# The Value Theory

Reading the book “** Misbehaving**” by

**Richard Thaler**, I found myself very interesting in the field of Behavioural Economics. Some parts of the book burned my eye and I would like to introduce those interesting reading moments here, on Medium.

*Danny Kahneman and Amos Tversky* wrote the paper about decision-making called “*The Value Theory*”. This paper, later called “*Prospect Theory”* brought *Dany *a Nobel Prize 2002. In this paper, the author explains that there are two types of Economic Theory — normative and descriptive. The normative theory tell us how to think about some particular issue. The phrase “how to think” does not imply the morally correct, but logicaly consistent manner. This is called “the rational choice theory”. For example, the Pythagorean theorem represents the normative theory. As we know, the *Pythagorean theorem *tells us that if we know the lenght of the two sides of a right triangle, we can calculate the one side that left.
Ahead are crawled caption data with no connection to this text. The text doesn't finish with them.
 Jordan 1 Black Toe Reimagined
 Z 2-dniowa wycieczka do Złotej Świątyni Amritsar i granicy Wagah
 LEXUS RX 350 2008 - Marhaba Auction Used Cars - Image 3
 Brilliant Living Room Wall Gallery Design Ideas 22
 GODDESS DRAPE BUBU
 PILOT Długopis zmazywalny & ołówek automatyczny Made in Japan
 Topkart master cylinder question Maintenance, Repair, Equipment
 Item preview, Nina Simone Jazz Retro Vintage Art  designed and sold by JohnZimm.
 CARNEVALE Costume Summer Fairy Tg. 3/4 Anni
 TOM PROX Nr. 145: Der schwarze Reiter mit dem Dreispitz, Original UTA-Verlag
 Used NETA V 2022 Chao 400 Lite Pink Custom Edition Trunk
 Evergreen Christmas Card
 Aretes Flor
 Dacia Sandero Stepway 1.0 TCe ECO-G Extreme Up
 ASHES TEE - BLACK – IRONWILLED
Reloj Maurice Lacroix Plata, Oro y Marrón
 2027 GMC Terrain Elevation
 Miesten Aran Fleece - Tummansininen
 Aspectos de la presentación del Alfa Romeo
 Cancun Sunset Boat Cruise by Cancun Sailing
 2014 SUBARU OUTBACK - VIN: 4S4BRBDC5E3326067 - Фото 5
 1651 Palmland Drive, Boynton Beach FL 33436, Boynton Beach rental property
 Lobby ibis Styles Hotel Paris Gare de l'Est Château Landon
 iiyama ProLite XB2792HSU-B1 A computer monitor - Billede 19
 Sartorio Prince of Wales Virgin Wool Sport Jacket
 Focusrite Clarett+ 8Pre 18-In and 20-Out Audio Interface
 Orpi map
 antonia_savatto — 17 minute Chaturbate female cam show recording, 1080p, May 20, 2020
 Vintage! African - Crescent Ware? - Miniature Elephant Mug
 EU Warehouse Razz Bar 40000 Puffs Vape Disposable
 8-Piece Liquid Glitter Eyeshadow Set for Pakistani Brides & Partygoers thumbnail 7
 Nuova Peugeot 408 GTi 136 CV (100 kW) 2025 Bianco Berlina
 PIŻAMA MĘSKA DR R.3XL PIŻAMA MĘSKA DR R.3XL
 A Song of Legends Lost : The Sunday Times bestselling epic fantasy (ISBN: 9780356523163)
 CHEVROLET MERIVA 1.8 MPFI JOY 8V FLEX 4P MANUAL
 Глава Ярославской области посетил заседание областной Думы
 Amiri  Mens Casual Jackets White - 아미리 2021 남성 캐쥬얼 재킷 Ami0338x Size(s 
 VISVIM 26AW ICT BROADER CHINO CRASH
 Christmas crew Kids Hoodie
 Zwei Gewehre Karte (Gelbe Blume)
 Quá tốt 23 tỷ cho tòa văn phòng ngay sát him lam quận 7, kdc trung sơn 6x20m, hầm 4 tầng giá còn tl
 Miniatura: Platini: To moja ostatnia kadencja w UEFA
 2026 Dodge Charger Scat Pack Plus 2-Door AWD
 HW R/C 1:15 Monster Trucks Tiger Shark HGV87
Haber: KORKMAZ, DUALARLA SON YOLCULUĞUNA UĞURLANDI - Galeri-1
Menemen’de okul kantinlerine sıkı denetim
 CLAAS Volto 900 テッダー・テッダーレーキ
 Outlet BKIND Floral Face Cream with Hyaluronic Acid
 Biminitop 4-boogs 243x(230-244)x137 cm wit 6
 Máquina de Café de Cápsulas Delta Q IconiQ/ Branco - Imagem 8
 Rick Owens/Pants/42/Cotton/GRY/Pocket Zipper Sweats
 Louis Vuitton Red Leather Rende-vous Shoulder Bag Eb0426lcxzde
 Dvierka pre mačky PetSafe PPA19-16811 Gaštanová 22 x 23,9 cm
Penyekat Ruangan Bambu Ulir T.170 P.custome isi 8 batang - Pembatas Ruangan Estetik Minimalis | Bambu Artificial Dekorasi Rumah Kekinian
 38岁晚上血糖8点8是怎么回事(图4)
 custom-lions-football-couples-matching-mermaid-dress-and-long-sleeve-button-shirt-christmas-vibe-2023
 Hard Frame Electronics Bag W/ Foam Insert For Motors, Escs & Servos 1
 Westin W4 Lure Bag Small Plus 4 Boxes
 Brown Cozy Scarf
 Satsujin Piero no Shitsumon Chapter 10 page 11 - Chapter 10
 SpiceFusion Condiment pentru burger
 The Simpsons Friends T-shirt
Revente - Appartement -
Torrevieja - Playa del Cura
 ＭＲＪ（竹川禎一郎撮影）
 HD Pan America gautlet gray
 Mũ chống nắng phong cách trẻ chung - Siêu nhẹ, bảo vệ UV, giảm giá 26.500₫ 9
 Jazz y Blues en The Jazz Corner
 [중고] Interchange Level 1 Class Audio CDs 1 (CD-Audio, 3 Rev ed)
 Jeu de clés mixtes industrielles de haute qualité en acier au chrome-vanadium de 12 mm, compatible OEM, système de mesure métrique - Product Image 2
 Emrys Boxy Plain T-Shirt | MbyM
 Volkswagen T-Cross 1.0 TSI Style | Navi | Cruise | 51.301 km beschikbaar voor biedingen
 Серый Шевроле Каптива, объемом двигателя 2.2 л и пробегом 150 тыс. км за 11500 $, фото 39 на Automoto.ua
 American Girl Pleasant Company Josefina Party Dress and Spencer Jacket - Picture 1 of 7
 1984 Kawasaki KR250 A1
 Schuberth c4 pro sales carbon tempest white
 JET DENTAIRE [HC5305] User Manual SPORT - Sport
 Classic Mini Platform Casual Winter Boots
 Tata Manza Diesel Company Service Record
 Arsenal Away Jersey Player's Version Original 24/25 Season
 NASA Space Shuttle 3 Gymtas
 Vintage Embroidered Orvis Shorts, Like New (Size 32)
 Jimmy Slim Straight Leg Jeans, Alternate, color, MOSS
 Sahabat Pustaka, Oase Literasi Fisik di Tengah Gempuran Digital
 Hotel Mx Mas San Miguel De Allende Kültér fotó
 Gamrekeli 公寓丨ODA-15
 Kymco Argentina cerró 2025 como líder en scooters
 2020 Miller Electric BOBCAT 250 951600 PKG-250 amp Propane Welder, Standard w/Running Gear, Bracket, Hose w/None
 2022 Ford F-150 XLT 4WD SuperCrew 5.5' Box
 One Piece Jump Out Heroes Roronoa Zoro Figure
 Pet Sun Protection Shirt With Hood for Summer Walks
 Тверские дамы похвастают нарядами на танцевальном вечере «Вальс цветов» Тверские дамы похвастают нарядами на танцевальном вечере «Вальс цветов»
For example, suppose we have two parts of a railroad track, each one kilometer long. Suppose that they are attached at their ends. Assuming that the temperatures are very high, the railroad tracks starting to expand each by 1 centimeter. Because they are strengthened to their ends, the only way that these railroad tracks can expand is up. Two railroad tracks are so rigid that it will remain in its shape (straight line) even when they are raised. The problem is as follows:

Consider one side of the road. We have a right triangle with one cathetus (base) which is 1 kilometer, and the hypotenuse which is 1 kilometer and 1 centimeter. What is the altitude? In other words, how much the tracks rises above the ground?

The most of the people would say something about 1 or 2 centimeters, but the right answer is 4,5 meters. If we use “rational choice” theory as a model, most of the people should use the Pythagorean theorem as a lodestar and come with an answer of 4,5 meters. This brings us to the core problem of traditional economics. Most of the economists uses one theory for normative and descriptive purpose. For purpose of explanation, take into the consideration the company theory. The company will operate to maximize their profits or the value of the company. Further elaboration of this theory suggests the way in which this goal can be achieved. For achieving this goal, company should set prices at the level where marginal costs equals marginal revenues. The comparison to this could be the Gary Becker theory of human capital formation. People should choose the education that they want to get, and how much money and time to invest in it, by forecasting how much money (and fun) they will have in their careers.

This brings us back to the 1738. when *Daniel Bernoulli*, the student of almost everything (including mathematics and physics), solved the St. Petersburg Paradox. This puzzle was set by his cousin *Nicolas*. Suppose you are offered to gamble. You need to throw a coint until it falls to its head. If you receive tail on your first throw you win 2$, on your second throw 4$ and so on. The amount doubles each time. The value of this series is infinite, so why people do not want to pay large amounts for participation in this competition? *Bernouli *response was that people get diminishing value with each increase in their wealth. *Bernouli *is the guy who invented the term risk aversion. He found out, that, the consumption utility increases but at the decreasing rate. This principle is called the diminishing sensitivity.

The theory of decision making in risky situation is called the “*Theory of Expected Utility”*. This theory was introduced 1944. by two authors, J*ohn von Neuman and Oscar Morgenstern*. The very essence of the theory is that if you prefer A from B and B from C, the more you will love A from C.

In the very conclusion, I would say that the book is about the fact that *Kahneman and Tversky* tried to make aditional theory. The theory about actual choices of humans, and not rational choices of “Econs”.